Our Research
The function of signalling receptors, transporters and channels in the plasma membrane is essential for all living cells. Their biological importance is highlighted by the observation that ~70% of clinical drugs target integral membrane proteins and that even subtle mutations or defects in their activity lead to human disease.
The major goal of our group is to define the molecular mechanisms for integral membrane protein regulation within the plasma membrane. We use neurons as a cellular model, as they have multiple specialised plasma membrane domains and a unique proteome comprising signalling receptors and channels. In particular, we focus on relatively unexplored regulators – such as intramembrane proteases – that have the ability to “read” and respond to the dynamics of transmembrane domains of these classes of protein.

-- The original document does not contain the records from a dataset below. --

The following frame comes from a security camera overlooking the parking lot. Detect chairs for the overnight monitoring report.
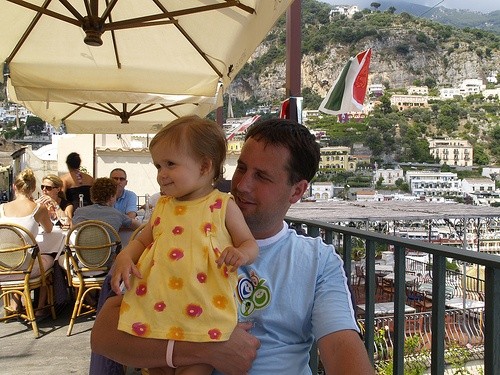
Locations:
[0,223,57,339]
[63,221,122,337]
[350,265,432,335]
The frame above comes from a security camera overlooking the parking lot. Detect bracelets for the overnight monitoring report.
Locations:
[166,340,177,369]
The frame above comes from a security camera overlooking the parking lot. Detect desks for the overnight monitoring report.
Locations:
[33,214,149,255]
[446,297,485,309]
[356,302,415,317]
[375,265,393,277]
[384,272,419,292]
[409,282,455,299]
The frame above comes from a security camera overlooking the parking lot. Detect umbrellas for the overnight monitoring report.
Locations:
[0,0,296,136]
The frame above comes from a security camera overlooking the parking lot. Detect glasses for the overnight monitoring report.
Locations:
[112,177,125,181]
[40,185,58,191]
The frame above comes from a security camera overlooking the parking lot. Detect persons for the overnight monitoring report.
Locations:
[91,118,377,375]
[110,114,258,375]
[109,168,138,218]
[61,152,94,211]
[36,173,74,226]
[0,170,54,318]
[71,177,142,310]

We anticipate that our study of proteostasis and quality control of membrane proteins will shed light on the molecular basis of neurodegenerative disorders and cancer.

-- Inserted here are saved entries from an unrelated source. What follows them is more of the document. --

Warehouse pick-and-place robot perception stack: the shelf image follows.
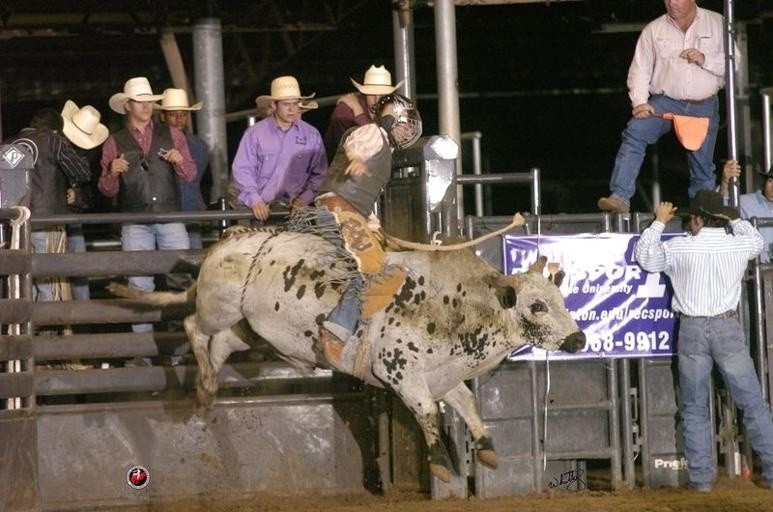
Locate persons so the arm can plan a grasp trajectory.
[635,189,773,492]
[312,93,424,368]
[153,87,212,249]
[324,64,405,158]
[97,76,198,367]
[715,159,773,264]
[231,75,329,225]
[598,0,742,213]
[61,99,110,370]
[4,107,92,370]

Proteostasis at the neuronal cell surface
Neurons – such as the hippocampal neuron that is pictured (taken by Anna) – are terminally differentiated, post-mitotic and long-lived, which poses a unique proteostatic challenge. Integral membrane proteins at the surface of neurons are critical for a wide variety of neuronal functions. We investigate the mechanisms that underlie their turnover at the cell surface of neurons, which relate to processes such as learning and memory and can go awry in disease.

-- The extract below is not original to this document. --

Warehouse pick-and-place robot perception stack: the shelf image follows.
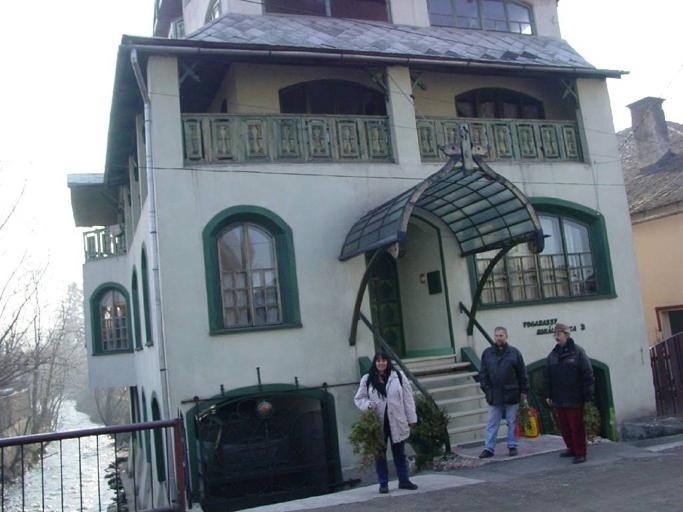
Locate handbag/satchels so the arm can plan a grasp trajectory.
[515,398,540,437]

Conformational Surveillance
Cell surface receptors, transporters and channels all undergo large conformational changes that drive their activity. We have found that certain proteins can recognise these dynamics within the bilayer – and act to downregulate them. We will further investigate identified examples of this process – and aim to discover further intrabilayer regulators of membrane protein activity and abundance.
Intramembrane proteolysis
Intramembrane proteases exist in all kingdoms of life, yet we have a limited understanding of what they do in mammals. We have developed new ways to identify and screen for their substrates, which is a critical step in elucidating their function. We focus our efforts on plasma membrane resident RHBDL1, RHBDL2 (subcellular localisation pictured), RHBDL3 and SPPL2b.